→ OBJECTIVE A:
In the passage on United Nations assessment scales, what did the successor States propose for the former Yugoslavia's debt?
→ OBJECTIVE B:
Reproduce the passage on United Nations assessment scales word for word, from "Also today, the" to "Serbia and Montenegro.".

→ EXCERPT TO READ:
[start]

Noting that his country had a scale of almost 20 per cent, Japan's representative said that its assessment far exceeded the sum of contributions made by four of the five permanent members of the Security Council. With a growing number of people in Japan voicing dissatisfaction with the country's current burden in the United Nations, he questioned if the current methodology truly reflected the principle of capacity to pay. Japan would seek a burden-sharing system that reflected the fact that those Member States with special status must assume commensurate special responsibilities.
The representative of the Russian Federation said that the existing scale methodology was the result of many years of painstaking work, and it did not need any significant changes. The efforts to adjust certain elements to eliminate a few shortcomings should be continued, however. The system should ensure that the assessment of Member States reflected their true economic situation.
Also today, the representative of Slovenia, who spoke on behalf of five successor States of the Socialist Federal Republic of Yugoslavia, addressed the issue of unpaid assessed contributions of the former Yugoslavia. According to the report on the matter, which was introduced by United Nations Controller Warren Sach, the Assembly had several options in deciding what action should be taken. The successor States had proposed that the full amount of the former Yugoslavia's debt should be written off. A proposal had also been made to request those countries to pay the arrears arising prior to the former Yugoslavia's final dissolution and write off the balance arising thereafter. Alternatively, payment of the pre-dissolution arrears could be sought from the five successor States and the post-dissolution balance could be sought from Serbia and Montenegro.

[end]

→ DATA SECTION:
[start]

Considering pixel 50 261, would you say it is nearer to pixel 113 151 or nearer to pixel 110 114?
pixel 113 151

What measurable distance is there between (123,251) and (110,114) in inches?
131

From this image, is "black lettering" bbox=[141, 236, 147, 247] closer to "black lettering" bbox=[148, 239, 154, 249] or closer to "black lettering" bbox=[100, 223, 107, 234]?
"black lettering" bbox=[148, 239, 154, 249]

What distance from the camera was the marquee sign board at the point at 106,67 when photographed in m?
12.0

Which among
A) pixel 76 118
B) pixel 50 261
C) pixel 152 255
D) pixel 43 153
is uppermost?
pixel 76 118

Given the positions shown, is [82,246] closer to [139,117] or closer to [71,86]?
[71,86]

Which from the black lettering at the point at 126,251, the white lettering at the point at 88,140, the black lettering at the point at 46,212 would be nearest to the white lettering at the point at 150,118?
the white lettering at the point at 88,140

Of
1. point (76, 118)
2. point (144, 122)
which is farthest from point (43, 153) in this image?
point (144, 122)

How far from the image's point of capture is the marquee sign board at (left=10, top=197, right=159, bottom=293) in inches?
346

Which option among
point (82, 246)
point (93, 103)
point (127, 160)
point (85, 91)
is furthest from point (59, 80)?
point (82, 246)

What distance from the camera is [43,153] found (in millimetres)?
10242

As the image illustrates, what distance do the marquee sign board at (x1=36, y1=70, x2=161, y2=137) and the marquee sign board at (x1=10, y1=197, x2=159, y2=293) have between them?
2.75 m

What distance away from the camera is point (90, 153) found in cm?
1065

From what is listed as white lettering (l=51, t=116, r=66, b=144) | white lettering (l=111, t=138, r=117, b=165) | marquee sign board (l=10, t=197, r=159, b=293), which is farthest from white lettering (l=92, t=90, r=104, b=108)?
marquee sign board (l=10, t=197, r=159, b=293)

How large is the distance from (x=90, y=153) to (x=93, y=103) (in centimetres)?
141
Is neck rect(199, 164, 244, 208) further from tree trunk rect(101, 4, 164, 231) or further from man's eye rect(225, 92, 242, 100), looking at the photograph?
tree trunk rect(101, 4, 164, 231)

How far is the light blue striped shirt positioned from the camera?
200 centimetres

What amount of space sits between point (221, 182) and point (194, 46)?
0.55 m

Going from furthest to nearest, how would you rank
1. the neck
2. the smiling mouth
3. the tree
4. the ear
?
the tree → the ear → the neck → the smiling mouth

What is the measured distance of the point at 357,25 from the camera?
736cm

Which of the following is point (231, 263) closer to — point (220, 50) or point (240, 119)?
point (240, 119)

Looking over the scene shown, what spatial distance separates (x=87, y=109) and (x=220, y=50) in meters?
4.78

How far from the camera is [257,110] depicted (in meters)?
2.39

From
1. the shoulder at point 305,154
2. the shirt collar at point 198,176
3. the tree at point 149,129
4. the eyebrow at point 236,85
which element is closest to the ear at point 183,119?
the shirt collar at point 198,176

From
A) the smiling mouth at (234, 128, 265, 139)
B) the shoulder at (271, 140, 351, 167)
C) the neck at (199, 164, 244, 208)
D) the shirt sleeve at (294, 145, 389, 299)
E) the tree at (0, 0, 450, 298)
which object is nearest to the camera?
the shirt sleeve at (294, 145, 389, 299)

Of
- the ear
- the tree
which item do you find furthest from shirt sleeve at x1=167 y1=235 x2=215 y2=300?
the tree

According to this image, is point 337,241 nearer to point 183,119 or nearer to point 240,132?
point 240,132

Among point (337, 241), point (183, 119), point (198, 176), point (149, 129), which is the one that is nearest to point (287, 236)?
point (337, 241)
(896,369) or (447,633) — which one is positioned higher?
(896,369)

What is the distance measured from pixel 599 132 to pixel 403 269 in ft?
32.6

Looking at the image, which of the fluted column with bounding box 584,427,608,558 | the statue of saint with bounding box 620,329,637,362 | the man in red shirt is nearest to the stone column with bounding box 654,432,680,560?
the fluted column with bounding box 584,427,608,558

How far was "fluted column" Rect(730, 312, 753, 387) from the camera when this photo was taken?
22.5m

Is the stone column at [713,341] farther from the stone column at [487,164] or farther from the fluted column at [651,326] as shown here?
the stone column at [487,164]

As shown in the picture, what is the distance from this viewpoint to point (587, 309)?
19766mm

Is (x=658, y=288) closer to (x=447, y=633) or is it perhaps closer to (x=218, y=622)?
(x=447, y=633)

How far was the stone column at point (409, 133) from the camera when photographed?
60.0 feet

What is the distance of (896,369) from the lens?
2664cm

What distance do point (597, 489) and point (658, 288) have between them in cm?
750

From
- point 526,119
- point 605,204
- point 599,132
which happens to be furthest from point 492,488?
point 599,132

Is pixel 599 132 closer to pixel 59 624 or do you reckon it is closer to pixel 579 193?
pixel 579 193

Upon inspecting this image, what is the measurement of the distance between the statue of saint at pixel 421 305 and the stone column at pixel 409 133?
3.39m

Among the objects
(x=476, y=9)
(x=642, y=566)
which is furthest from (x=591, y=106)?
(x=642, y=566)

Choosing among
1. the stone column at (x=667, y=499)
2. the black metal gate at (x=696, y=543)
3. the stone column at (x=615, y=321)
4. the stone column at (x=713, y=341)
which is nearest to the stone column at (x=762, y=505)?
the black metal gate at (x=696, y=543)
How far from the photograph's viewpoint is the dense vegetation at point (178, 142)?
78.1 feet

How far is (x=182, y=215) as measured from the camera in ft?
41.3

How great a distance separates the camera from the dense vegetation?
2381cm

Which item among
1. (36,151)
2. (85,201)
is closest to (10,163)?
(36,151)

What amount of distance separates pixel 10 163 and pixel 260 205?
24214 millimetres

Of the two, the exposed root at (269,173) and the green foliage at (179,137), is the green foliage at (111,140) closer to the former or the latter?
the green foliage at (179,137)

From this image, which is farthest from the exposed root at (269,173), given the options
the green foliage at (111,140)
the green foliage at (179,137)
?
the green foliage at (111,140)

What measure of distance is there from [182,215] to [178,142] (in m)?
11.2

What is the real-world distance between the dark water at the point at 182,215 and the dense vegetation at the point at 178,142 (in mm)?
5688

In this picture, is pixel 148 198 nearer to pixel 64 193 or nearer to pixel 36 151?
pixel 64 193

[end]

→ CORRECT RESULT A:
They proposed writing off the full amount of the debt.

→ CORRECT RESULT B:
Also today, the representative of Slovenia, who spoke on behalf of five successor States of the Socialist Federal Republic of Yugoslavia, addressed the issue of unpaid assessed contributions of the former Yugoslavia. According to the report on the matter, which was introduced by United Nations Controller Warren Sach, the Assembly had several options in deciding what action should be taken. The successor States had proposed that the full amount of the former Yugoslavia's debt should be written off. A proposal had also been made to request those countries to pay the arrears arising prior to the former Yugoslavia's final dissolution and write off the balance arising thereafter. Alternatively, payment of the pre-dissolution arrears could be sought from the five successor States and the post-dissolution balance could be sought from Serbia and Montenegro.